■ Records from a spatial question set:
*-*-*

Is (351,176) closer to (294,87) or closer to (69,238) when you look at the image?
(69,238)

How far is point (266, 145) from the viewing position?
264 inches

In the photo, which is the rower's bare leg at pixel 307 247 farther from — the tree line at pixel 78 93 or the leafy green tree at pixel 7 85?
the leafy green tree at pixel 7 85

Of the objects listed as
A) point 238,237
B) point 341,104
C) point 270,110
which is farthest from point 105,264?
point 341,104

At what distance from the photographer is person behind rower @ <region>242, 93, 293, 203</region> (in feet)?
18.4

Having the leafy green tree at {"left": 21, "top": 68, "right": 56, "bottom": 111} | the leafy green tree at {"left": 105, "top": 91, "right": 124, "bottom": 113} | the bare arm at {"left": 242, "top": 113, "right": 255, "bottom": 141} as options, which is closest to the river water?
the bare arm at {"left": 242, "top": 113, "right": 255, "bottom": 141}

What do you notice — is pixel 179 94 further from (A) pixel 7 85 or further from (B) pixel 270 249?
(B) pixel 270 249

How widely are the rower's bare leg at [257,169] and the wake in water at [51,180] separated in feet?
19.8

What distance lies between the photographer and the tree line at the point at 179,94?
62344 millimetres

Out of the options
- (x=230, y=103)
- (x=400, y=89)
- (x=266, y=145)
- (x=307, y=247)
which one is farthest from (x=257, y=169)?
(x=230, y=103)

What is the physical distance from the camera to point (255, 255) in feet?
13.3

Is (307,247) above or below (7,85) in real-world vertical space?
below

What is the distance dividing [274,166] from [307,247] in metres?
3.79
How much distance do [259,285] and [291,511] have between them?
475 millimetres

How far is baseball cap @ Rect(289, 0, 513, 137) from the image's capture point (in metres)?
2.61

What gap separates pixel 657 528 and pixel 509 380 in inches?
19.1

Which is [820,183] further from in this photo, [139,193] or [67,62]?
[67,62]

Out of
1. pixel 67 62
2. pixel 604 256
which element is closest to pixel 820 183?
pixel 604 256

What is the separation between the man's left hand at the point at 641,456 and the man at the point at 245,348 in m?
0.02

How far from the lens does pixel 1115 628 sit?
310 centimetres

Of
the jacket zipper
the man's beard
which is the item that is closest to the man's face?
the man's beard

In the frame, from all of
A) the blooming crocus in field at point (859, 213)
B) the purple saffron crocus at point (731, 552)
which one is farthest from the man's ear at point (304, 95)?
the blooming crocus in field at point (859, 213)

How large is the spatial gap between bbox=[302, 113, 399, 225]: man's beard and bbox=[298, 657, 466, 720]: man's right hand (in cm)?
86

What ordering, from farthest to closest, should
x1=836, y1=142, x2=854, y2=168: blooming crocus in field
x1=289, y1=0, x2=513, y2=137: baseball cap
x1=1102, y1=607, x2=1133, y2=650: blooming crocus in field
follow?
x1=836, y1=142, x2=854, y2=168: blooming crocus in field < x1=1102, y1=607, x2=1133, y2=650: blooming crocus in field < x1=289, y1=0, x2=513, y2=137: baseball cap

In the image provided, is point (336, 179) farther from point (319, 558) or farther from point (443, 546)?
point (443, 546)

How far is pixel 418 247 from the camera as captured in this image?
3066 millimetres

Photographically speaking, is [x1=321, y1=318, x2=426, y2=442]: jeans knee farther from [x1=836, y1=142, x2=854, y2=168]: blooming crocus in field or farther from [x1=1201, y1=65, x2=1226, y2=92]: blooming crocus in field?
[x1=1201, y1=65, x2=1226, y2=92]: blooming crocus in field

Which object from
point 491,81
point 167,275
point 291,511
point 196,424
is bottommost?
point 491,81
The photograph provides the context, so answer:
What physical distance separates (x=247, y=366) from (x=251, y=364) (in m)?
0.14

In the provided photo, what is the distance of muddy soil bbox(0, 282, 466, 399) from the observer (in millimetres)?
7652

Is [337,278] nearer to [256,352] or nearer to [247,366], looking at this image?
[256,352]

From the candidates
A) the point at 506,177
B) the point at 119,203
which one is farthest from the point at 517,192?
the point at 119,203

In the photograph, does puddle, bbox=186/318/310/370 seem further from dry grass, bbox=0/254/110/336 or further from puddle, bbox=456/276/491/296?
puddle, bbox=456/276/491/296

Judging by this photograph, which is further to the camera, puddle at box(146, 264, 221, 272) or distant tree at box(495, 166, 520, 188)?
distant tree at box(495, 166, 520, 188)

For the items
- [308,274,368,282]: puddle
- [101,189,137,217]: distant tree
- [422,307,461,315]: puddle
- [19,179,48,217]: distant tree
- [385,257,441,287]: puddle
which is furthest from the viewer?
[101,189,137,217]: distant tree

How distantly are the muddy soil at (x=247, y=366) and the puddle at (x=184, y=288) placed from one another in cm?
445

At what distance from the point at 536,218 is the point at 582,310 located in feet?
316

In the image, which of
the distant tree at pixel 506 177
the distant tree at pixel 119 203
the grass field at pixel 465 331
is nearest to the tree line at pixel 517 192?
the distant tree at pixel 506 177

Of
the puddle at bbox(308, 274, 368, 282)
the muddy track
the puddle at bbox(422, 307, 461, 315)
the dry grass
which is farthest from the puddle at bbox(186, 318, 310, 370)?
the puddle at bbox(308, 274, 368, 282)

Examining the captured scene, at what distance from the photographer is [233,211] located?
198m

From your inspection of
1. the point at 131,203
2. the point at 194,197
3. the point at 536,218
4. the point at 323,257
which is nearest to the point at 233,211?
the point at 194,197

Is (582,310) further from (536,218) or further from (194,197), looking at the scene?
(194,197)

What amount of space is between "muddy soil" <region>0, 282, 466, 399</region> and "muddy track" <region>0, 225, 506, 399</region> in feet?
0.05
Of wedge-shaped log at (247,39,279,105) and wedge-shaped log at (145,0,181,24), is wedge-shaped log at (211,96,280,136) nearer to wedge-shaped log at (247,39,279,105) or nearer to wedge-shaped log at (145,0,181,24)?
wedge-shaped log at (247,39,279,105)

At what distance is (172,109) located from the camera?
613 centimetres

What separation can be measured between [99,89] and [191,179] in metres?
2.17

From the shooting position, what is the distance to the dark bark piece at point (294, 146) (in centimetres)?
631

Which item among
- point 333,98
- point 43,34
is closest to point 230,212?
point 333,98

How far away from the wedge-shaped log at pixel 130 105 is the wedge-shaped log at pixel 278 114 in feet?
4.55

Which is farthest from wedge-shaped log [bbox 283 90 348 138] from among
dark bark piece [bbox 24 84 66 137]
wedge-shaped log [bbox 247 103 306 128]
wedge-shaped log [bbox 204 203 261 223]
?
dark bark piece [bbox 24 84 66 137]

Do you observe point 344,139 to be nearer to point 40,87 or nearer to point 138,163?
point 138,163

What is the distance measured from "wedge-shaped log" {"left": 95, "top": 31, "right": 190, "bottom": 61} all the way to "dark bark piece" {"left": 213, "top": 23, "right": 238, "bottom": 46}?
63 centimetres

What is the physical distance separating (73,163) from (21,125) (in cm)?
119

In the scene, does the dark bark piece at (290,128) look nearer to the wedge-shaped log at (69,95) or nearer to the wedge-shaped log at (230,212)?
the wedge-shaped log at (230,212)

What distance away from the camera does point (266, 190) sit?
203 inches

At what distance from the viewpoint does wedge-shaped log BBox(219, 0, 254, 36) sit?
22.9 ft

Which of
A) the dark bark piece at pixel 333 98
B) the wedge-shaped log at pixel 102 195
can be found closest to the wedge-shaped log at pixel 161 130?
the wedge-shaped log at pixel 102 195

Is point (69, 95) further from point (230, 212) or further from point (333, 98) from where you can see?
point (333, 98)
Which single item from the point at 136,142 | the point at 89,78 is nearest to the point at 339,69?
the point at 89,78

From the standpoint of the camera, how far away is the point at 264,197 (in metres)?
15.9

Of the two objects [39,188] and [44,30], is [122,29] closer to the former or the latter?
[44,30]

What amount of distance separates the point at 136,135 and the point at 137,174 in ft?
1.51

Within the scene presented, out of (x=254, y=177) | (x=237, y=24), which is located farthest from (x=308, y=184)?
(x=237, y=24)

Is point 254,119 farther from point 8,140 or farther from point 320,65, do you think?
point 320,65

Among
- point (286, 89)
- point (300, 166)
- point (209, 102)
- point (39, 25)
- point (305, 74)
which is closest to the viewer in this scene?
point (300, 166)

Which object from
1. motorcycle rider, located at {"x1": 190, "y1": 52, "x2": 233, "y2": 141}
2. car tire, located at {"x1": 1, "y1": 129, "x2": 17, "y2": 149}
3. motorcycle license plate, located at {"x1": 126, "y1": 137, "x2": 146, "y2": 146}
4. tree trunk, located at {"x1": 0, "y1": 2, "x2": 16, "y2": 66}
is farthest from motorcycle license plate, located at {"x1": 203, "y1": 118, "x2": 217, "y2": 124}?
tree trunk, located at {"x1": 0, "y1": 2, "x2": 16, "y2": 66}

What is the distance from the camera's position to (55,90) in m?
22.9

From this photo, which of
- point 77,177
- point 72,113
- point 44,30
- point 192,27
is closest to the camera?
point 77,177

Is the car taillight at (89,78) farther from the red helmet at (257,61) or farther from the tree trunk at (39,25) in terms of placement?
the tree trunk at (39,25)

*-*-*

■ Work to be completed:
Give the lines from the one containing "What amount of distance" through the end of the entries again, exactly as written and with no other lines.

■ The output:
What amount of distance separates the point at 136,135 and the point at 137,174 in ft?
1.51

Within the scene presented, out of (x=254, y=177) | (x=237, y=24), which is located farthest from (x=308, y=184)?
(x=237, y=24)

Is point 254,119 farther from point 8,140 or farther from point 320,65, do you think?
point 320,65

Among
- point (286, 89)
- point (300, 166)
- point (209, 102)
- point (39, 25)
- point (305, 74)
which is closest to the viewer in this scene?
point (300, 166)

Which object from
1. motorcycle rider, located at {"x1": 190, "y1": 52, "x2": 233, "y2": 141}
2. car tire, located at {"x1": 1, "y1": 129, "x2": 17, "y2": 149}
3. motorcycle license plate, located at {"x1": 126, "y1": 137, "x2": 146, "y2": 146}
4. tree trunk, located at {"x1": 0, "y1": 2, "x2": 16, "y2": 66}
is farthest from motorcycle license plate, located at {"x1": 203, "y1": 118, "x2": 217, "y2": 124}?
tree trunk, located at {"x1": 0, "y1": 2, "x2": 16, "y2": 66}

What is the distance from the camera's position to (55,90) in m?
22.9

From this photo, which of
- point 77,177
- point 72,113
- point 44,30
- point 192,27
is closest to the camera?
point 77,177

Is the car taillight at (89,78) farther from the red helmet at (257,61) or farther from the tree trunk at (39,25) in terms of placement?
the tree trunk at (39,25)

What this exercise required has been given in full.